#### Selected text

Efficacy of TNF inhibitors has been demonstrated in reducing disease activity and joint damage and improving health-related quality of life in the patients with rheumatoid arthritis (RA), psoriatic arthritis (PsA), juvenile idiopathic arthritis (JIA), and ankylosing spondylitis[14]. Most frequently used TNF inhibitors include etanercept, a soluble p75 TNF-receptor and IgG1 Fc fusion protein; infliximab, a human-murine IgG1 anti-TNF monoclonal antibody; adalimumab, a human IgG1 anti-TNF monoclonal antibody; certolizumab pegol, a pegylated Fab fragment of humanized anti-TNF monoclonal antibody; and golimumab, fully humanized TNF-alpha monoclonal antibody[15].

########
#### Record extracts

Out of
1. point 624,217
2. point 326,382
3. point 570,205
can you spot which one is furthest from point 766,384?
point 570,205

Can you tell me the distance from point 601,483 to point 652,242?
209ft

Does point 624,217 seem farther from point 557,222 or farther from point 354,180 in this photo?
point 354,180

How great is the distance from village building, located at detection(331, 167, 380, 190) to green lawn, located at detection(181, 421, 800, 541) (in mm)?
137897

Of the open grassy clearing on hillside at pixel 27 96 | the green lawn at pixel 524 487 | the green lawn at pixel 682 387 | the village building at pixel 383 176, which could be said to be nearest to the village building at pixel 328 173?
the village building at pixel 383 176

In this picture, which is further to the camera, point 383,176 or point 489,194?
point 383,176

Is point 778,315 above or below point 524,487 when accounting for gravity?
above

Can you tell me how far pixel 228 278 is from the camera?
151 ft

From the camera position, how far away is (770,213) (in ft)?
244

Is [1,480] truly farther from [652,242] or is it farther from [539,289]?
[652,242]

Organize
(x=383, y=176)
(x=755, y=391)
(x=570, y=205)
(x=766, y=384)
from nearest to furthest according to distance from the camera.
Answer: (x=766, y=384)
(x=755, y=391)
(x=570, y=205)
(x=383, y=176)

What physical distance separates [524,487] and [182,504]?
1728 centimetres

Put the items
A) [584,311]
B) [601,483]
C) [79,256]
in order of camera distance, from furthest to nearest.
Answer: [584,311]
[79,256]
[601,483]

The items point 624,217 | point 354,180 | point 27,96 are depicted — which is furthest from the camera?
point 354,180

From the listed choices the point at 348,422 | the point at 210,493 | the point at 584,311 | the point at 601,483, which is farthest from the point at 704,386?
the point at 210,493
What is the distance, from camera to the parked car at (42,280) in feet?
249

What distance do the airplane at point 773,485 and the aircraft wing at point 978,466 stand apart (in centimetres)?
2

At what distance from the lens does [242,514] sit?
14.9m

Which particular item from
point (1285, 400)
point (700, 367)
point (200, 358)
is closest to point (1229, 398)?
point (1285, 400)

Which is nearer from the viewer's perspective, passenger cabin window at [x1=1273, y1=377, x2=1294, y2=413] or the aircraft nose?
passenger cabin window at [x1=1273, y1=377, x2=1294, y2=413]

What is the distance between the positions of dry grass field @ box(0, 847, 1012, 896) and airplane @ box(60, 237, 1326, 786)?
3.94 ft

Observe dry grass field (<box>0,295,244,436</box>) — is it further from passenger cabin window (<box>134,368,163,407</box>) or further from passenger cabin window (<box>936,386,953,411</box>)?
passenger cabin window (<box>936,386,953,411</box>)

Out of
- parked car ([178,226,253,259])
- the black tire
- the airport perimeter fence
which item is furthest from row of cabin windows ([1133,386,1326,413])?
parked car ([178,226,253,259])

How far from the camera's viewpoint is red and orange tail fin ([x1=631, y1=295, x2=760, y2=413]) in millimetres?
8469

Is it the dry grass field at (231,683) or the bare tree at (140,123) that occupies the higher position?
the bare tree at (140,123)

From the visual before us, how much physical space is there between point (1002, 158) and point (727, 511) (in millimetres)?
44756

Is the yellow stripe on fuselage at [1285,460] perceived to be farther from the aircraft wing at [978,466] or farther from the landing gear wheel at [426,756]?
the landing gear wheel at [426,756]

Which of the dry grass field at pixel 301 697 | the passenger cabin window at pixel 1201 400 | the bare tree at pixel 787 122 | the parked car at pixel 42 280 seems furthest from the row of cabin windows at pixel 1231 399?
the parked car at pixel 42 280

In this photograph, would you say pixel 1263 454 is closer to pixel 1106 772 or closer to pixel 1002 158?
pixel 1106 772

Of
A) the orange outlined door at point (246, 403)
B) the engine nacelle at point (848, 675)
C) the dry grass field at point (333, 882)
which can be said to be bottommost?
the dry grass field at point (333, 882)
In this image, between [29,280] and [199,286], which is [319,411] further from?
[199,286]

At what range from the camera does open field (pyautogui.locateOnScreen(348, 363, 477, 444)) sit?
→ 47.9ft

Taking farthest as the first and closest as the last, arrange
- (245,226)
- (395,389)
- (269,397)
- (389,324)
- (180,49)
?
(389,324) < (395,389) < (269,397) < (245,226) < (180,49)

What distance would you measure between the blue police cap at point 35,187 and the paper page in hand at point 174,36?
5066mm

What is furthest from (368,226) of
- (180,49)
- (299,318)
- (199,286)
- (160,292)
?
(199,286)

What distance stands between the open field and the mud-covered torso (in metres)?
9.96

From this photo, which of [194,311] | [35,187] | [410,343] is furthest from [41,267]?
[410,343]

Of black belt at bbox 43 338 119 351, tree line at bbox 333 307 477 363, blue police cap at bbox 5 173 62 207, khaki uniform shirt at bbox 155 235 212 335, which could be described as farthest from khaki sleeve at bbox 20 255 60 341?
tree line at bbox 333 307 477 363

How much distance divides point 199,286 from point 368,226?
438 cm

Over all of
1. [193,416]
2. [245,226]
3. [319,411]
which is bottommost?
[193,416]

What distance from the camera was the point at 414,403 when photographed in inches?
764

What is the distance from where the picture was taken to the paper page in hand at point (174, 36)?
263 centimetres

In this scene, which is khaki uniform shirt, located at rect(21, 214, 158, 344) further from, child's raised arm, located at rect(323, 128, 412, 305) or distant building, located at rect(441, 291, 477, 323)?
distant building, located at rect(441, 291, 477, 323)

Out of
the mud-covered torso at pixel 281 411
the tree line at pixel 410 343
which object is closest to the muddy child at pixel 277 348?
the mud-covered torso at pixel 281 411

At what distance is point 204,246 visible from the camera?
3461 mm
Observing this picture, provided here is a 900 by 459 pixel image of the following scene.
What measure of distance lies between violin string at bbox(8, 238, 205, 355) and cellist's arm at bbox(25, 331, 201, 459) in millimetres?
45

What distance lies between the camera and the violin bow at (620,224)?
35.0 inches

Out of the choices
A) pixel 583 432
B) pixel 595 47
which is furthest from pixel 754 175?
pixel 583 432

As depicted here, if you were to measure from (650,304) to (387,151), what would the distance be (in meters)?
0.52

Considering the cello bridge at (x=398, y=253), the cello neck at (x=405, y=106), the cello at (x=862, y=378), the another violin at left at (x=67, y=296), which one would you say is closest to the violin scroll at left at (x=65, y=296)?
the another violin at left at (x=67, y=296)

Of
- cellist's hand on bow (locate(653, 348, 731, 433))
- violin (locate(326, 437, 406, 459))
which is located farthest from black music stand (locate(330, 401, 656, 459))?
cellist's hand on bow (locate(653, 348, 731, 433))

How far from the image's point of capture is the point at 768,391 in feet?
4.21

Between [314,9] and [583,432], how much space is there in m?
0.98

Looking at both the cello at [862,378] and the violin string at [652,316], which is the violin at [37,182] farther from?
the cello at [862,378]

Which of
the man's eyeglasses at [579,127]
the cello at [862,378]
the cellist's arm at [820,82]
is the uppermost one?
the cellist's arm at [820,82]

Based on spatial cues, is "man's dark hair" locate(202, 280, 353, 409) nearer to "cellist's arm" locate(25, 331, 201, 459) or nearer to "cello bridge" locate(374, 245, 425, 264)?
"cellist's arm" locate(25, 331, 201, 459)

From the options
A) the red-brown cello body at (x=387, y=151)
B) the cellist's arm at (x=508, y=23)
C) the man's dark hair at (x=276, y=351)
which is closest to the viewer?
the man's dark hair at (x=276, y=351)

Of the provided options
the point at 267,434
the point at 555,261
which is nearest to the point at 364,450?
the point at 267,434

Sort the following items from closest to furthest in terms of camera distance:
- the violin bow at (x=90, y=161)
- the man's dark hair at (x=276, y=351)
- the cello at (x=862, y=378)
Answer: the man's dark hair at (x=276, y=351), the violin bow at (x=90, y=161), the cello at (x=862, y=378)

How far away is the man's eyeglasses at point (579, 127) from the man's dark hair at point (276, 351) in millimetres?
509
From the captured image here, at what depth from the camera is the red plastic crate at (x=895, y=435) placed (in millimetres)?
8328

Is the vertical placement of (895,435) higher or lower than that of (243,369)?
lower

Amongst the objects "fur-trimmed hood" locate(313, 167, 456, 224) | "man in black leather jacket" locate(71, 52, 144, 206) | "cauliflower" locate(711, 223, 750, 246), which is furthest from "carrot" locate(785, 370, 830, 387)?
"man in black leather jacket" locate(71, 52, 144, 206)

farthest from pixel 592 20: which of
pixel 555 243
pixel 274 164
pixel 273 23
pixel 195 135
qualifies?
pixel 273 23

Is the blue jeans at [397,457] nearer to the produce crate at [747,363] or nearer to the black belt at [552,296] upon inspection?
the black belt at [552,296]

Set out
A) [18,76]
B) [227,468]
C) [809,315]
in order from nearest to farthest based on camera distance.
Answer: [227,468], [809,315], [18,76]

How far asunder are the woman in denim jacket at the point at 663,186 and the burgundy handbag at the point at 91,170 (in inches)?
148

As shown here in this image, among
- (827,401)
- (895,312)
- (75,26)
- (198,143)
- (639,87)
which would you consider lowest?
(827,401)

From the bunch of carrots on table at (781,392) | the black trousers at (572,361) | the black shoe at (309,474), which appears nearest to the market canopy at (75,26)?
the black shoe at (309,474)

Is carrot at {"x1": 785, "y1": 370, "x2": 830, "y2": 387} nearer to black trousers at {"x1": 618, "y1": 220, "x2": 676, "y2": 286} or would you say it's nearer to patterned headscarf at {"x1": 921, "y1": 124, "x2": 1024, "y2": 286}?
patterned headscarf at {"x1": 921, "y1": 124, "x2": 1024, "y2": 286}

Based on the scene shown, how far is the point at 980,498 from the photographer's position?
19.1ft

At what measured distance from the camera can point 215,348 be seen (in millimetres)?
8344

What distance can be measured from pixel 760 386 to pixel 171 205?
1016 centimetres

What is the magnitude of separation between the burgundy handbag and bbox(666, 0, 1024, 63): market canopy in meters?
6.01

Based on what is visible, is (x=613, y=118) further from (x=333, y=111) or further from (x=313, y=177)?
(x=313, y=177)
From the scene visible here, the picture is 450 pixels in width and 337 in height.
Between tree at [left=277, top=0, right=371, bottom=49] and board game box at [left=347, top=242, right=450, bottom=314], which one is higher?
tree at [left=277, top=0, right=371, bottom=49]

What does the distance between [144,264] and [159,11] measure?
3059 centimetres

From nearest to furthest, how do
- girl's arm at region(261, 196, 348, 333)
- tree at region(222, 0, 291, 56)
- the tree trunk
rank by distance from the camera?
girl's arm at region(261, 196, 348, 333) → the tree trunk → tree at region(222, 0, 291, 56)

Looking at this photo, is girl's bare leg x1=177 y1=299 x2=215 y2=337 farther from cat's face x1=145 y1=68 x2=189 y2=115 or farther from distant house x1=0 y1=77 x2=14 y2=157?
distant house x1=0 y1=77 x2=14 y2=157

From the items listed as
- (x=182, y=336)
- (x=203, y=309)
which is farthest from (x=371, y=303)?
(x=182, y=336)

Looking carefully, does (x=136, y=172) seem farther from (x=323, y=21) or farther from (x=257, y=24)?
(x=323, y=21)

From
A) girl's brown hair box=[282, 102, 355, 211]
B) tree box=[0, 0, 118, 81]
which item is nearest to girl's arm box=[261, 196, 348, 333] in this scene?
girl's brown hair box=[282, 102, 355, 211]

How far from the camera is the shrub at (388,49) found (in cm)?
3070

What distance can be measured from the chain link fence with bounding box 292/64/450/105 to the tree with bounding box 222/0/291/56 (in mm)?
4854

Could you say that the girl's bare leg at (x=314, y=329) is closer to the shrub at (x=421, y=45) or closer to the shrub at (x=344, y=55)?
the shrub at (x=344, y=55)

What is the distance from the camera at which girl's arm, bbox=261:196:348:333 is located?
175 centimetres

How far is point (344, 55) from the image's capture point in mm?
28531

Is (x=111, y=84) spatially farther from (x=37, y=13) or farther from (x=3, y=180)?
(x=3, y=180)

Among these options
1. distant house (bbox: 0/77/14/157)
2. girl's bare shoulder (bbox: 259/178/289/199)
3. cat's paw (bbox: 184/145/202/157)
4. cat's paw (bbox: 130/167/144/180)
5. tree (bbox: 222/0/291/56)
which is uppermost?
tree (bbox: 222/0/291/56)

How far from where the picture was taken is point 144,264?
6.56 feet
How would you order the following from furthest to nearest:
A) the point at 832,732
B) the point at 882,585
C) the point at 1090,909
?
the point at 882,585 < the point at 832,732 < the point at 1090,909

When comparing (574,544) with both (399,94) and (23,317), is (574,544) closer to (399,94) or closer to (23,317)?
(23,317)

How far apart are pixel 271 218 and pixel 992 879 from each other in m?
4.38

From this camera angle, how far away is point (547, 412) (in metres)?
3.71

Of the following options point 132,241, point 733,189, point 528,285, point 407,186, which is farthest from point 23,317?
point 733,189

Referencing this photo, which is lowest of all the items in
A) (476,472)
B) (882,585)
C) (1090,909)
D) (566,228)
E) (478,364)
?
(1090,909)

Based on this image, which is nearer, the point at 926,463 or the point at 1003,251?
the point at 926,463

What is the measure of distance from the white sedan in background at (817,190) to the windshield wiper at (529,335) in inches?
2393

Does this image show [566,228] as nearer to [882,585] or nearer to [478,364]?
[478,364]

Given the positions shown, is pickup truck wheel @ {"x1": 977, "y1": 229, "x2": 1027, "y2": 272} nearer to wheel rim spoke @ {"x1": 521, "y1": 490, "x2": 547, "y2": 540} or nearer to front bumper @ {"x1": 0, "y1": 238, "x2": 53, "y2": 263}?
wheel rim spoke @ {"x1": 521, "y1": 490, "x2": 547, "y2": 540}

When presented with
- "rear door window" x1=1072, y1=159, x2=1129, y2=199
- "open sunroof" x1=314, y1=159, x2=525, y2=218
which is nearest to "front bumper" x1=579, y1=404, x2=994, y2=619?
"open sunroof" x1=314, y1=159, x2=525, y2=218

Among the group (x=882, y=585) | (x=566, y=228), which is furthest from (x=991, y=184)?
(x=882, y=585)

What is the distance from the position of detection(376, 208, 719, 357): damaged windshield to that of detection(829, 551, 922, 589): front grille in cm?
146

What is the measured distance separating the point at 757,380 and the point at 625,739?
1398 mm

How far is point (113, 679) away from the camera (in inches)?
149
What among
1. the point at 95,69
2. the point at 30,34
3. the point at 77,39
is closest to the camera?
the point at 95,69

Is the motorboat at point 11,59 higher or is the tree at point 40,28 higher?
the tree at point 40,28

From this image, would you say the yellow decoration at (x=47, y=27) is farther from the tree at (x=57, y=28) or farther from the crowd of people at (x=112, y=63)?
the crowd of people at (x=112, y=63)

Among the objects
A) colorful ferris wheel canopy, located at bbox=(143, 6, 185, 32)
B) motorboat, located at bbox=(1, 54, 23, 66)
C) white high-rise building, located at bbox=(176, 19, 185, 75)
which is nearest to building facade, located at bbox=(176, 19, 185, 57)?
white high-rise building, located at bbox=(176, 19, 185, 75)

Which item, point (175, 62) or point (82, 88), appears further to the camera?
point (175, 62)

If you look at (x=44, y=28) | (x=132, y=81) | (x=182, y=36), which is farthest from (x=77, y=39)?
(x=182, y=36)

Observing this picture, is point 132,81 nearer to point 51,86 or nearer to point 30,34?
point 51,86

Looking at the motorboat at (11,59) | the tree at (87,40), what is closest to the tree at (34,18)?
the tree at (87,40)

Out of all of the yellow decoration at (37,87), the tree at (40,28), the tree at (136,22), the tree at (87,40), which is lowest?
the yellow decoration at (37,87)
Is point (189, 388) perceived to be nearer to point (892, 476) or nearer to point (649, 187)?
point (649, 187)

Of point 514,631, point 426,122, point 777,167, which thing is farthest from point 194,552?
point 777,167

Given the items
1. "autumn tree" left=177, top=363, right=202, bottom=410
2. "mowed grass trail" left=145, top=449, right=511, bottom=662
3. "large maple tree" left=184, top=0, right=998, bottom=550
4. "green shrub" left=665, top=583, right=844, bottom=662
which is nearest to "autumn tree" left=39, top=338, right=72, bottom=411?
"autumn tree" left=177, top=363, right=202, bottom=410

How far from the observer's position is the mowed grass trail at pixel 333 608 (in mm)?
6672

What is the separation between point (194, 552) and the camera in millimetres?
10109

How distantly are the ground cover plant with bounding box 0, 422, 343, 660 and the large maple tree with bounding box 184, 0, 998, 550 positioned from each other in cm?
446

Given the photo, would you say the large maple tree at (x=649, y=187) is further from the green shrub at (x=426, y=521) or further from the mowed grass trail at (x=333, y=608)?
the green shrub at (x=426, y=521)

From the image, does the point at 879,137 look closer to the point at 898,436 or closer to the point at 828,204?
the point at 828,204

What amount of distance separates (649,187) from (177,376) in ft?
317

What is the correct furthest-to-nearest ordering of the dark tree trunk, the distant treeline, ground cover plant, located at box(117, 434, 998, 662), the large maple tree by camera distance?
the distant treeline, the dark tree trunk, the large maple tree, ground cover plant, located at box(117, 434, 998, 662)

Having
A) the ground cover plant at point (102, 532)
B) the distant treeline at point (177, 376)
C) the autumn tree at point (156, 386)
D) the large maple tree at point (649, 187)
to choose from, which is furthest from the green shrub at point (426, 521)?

########

Problem details:
Pick up the passage on TNF inhibitors after its last sentence and continue it.

Exercise response:
TNF inhibitors have been rated as Food and Drug Administration (FDA) category B (No evidence of a risk to the fetus was found in animal toxicity studies; however there are no controlled studies which have enrolled pregnant women). TNF inhibitors do not actively cross the placenta during the first trimester and organogenesis, but they are transferred across the placenta during the late second and third trimester[12]. These can be found in newborn’s cord blood in levels that exceed those of the corresponding maternal serum[16,17]. Additionally, they are detectable in blood of the infant for more than six months after the birth, reducing the safety of vaccination[16]. Certolizumab does not contain Fc region, thus it does not actively cross the placenta[18].

Use of TNF inhibitors has been reported in almost 2000 pregnancies of the patients with rheumatic diseases, inflammatory bowel diseases and psoriasis. Based on the published data from case reports[19-29], case series[30-34] and registries on etanercept, infliximab, adalimumab, golimumab and certolizumab[35-37], it has been found that preconception exposure to biologic agents or use of them during pregnancy including first, second and third trimesters is not associated with increased risk of adverse pregnancy outcomes, malformations or birth defects compared with general population.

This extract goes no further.